I’ve always marveled at Yahoo Japan’s ability to stay on top of the game. I’ve noticed most Japanese use Yahoo for their homepage, and the mix of news, sports, weather and search make a nice jumping off place (standard portal stuff). Culturally, I can only guess as to why this is the case:
- Did the Japanese embrace the web right at the peak of Yahoo’s power, who simply lucked into first place?
- Do Japanese prefer clicking through to finding something instead of text searching for it? (yes)
- Did the blank white abyss of Google’s homepage just not gel with the Japanese? (likely– behold the Japanese hatred of whitespace in advertising sometime)
- Did Japanese cell-phone internet access initially skew them toward Yahoo? (also yes– it’s been called the “galapogos effect“)
One other smart play that Yahoo Japan did a long time ago was to launch Yahoo BB, a broadband service launched in 2001 by the communications pioneer Son Masayoshi. This likely cemented the brand for many Japanese.
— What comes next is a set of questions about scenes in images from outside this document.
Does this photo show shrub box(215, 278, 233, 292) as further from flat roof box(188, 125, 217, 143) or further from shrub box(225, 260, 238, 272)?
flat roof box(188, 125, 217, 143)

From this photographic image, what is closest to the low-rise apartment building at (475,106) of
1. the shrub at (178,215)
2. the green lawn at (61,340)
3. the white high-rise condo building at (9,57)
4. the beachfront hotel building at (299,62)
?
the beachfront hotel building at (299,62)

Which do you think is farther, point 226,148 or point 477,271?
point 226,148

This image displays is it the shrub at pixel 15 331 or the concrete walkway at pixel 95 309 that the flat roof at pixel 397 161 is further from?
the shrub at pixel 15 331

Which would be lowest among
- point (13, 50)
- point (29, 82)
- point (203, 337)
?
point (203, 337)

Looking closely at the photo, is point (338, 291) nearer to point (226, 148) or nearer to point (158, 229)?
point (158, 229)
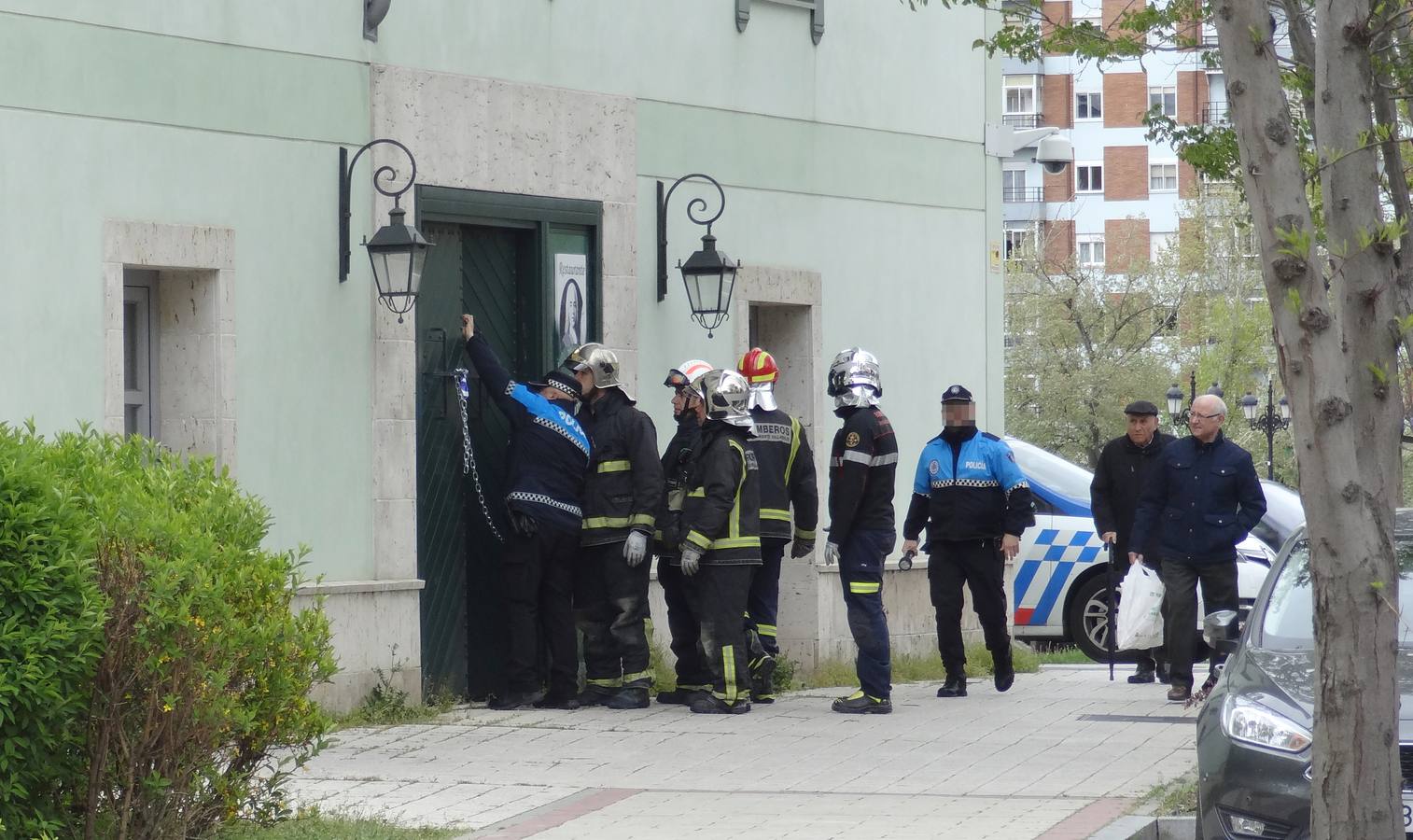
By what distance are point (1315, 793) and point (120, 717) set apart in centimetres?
374

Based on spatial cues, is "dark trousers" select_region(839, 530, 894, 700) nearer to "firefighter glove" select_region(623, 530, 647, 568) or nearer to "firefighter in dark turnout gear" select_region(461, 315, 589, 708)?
"firefighter glove" select_region(623, 530, 647, 568)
Just as the Internet meant AOL for many Americans in the mid- to late-90s, the Internet meant Yahoo for Japanese quickly adopting broadband.
But what happens when the dominant portal cannot get a quality search engine from the US partner anymore? Develop one in-house? [That's what the Chinese are trying-- and it's an expensive venture, made possible only by the cheap labour and lavish government funding provided by Beijing.] No, too expensive. It’s better to go shopping, but which engine to get?
The Google search engine is the clear leader– everyone knows that (even Japanese users– they simply stay on Yahoo because it’s their default homepage). The Bing engine may have been a better deal, but likely came with too many strings attached. Overall, IMHO, this deal seems to be a good idea for both partners: Yahoo gets a quality search engine and can continue to concentrate on it’s portal offerings (news, email, shopping, etc.), while Google finally gets enough penetration in the AdWords market here.